Tom Moss.

After several starts and stops, the Nigerian government has finally removed fuel subsidies, resulting in an overnight price hike of 67 percent. The economic logic of subsidy reform is clear. Fuel subsidies were costing the government about $5 billion per year while the benefits accrued mostly to the non-poor. Nigeria’s particular scheme was also riven with corruption; a 2012 parliamentary inquiry found that the government was paying daily subsides on 59 million liters even when consumption was only 35 million liters. In recent weeks, the country was further hit by debilitating fuel shortages.

Politically, however, the subsidy was generally popular, in part because many citizens saw cheap fuel as one of the only tangible benefits from the state. For that reason, the January 2012 attempt at subsidy reform sparked riots and a partial policy reversal.
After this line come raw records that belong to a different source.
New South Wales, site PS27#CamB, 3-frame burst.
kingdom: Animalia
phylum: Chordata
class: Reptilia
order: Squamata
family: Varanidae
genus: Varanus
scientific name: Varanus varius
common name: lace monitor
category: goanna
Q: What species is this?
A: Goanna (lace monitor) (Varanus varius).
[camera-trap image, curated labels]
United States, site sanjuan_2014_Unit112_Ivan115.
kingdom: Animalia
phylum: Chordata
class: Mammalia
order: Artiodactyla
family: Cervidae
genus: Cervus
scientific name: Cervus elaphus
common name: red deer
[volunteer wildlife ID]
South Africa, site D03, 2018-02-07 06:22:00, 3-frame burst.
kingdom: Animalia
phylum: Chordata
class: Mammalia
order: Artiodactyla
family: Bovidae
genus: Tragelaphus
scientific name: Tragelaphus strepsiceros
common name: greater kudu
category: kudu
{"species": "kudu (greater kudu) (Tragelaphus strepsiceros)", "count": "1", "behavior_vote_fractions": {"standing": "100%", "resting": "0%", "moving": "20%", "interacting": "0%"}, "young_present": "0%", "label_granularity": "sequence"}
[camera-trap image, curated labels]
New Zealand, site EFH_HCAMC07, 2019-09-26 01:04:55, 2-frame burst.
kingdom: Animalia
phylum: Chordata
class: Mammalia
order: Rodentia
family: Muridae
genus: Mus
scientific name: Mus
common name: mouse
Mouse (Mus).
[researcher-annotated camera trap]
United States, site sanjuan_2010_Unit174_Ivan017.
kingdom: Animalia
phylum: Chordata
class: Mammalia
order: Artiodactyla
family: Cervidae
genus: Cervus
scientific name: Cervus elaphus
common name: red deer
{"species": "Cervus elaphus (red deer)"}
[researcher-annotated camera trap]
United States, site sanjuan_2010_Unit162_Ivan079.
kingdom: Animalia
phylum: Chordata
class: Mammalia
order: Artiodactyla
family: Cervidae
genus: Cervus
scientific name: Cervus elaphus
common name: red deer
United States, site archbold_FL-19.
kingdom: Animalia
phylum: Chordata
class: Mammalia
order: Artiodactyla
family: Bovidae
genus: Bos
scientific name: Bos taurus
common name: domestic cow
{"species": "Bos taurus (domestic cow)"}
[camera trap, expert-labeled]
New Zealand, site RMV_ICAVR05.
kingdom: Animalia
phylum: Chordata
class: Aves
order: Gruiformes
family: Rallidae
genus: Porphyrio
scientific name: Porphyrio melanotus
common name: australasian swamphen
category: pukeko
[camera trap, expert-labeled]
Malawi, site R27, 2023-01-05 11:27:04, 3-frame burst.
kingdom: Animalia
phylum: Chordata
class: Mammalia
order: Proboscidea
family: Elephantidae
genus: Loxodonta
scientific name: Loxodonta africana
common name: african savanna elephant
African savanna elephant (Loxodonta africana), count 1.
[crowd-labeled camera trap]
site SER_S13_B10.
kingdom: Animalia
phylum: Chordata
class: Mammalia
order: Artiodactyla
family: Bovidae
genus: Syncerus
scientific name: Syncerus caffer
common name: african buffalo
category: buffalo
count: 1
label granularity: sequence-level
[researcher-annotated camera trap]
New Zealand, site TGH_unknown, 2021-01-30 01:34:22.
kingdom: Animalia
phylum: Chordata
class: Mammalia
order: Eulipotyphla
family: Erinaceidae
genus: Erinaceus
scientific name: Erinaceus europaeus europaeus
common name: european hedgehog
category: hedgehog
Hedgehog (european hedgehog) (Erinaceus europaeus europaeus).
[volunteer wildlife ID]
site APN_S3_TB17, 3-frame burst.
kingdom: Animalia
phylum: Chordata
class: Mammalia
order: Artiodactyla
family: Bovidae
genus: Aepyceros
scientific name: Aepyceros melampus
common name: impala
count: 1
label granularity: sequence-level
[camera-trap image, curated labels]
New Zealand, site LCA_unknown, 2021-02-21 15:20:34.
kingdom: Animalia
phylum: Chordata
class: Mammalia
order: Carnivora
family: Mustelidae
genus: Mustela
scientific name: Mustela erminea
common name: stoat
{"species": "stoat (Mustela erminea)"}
This time, there are some indications that labor unions may protest again, but we’ll have to see whether opposition gains momentum and how President Buhari responds.

What’s notable, and potentially problematic, is that the government is planning to use any savings from lifting the fuel subsidy in the regular budget. Nigeria could have instead learned lessons from places like India and Iran, which each replaced a costly, poorly-targeted subsidy with a targeted cash payment. In Iran, fuel subsidy removal was preceded by deposits into tens of millions of bank accounts, some of them created especially for this purpose, which created pro-reform political momentum.

India suffered from the same market failures in cooking gas canister distribution as Nigeria’s petroleum sector, leading to gross misallocation and mistargeting of subsidies for decades. After a few false starts, the government rolled out the subsidy reform in 2015 as part of a broader policy to move towards direct benefit transfer, leveraging universal biometric ID and financial inclusion as the new pipeline for delivery. India’s LPG gas canister reform is now the world’s largest cash transfer scheme at 150 million beneficiaries, and has had an estimated 24 percent budget savings.

Could Nigeria launch a national cash transfer scheme in lieu of fuel subsidies? Back in 2012, Moss proposed a 20-20-20 scheme to provide the equivalent of US$0.20 per day to all Nigerians under the age of 20 using a set-aside of 20 percent of government revenue. In Nigeria’s current fiscal environment, this might be tougher to achieve. But using subsidy reform to build a national ID and transfer system would have lots of knock-on benefits, including on other public services, voting, and eventually taxation. Moreover, for a President who has prided himself on anti-corruption, such a system could weed out scams and bolster the integrity of the state.

India’s experience replacing an in-kind subsidy with a cash transfer shows that energy subsidy reform is very much possible, and that efficiencies can even be popular. And that sometimes it’s better to build a new pipeline than to constantly try to fix the leaks.